Garibaldi is arguably one of the best Italian restaurants in Singapore, serving dishes created with ingredients flown in from the homeland. And it’s no different for its weekend brunch: the menu ($88 with free flow soft drinks, add $30 for free flow prosecco, beer and house wines) varies weekly depending on what chef Roberto Galetti manages to procure.
Don’t expect a high-octane, shove-your-way-to-the-spread vibe. You’re meant to kick back and wait as dishes from the weekly set menu roll out to your table. You can order more servings, but you won’t need to unless your appetite roars like the San Siro.
Garibaldi puts out stunning dishes from the get-go, starting with the mousse-like Burratina cheese from Puglia, served alongside the juiciest and sweetest San Marzano tomatoes, as well as poached egg with cheese fondue and shaved truffle. Six starters are served, but pace yourself. The mains are – surprise, surprise – heavy on the carbs (three pastas) and proteins (two meats). The rigatoni, with fork-tender beef ragout in red wine sauce, is the best of the pasta trio. But the star here is the tagliata. Typically an Italian-style steak, the Garibaldi version uses juicy Kurobuta pork, slightly charred and served with a mushroom ragout.
By this point, you’d be praying for sweet reprieve. And you’ll get it, quite literally, in the desserts – they arrive as four bite-sized pieces, arrayed on a long plate. The standout: an earthy coffee panna cotta whose creamy texture is right on point. In fact, everything is.

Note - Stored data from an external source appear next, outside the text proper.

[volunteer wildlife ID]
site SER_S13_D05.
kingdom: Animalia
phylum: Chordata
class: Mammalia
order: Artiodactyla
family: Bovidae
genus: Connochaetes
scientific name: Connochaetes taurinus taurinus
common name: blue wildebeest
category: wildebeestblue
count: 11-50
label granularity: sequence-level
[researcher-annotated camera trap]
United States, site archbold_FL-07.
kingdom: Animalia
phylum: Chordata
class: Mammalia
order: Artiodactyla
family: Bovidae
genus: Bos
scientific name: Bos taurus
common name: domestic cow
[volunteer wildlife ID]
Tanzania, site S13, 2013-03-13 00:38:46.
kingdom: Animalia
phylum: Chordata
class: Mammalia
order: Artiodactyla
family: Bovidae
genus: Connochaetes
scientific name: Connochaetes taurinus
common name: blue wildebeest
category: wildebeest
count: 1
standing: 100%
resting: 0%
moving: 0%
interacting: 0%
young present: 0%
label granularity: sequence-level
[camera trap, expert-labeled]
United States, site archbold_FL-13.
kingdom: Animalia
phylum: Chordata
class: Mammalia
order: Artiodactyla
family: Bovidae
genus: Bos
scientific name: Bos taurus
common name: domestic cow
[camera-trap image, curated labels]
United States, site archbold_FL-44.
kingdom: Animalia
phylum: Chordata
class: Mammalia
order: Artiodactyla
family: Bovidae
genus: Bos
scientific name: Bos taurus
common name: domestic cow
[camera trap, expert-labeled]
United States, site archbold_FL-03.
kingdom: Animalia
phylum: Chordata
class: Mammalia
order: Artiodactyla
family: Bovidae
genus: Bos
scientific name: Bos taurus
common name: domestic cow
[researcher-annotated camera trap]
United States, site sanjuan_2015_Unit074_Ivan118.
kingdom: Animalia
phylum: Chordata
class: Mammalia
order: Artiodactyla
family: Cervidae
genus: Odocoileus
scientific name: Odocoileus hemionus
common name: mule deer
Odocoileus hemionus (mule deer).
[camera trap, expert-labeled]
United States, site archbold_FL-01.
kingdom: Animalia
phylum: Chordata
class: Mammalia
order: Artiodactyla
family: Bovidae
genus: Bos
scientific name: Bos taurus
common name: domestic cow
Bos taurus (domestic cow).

Salted & Hung's brunch buffet menu ($58, available on Saturdays and Sundays) numbers just 13 items excluding the charcuterie counter. But that's 13 faultless dishes and all are generously sized. Aussie chef Drew Nocente’s food is inventive yet familiar, and very ingredient-driven. The Freemantle octopus is sublime for a texture that's both chewy - like octopus should be - and yielding. A smoked halibut crostini, crowned with caviar, retains the natural sweetness and clean flavours of halibut but also carries the smoky nuances signature to the restaurant. The handmade pasta and wagyu ragu is elevated by incredibly moreish beef fat crumbs. We suggest sitting at the counter: to kaypoh and also because spying other tables' food is the easiest way to keep your appetite whet.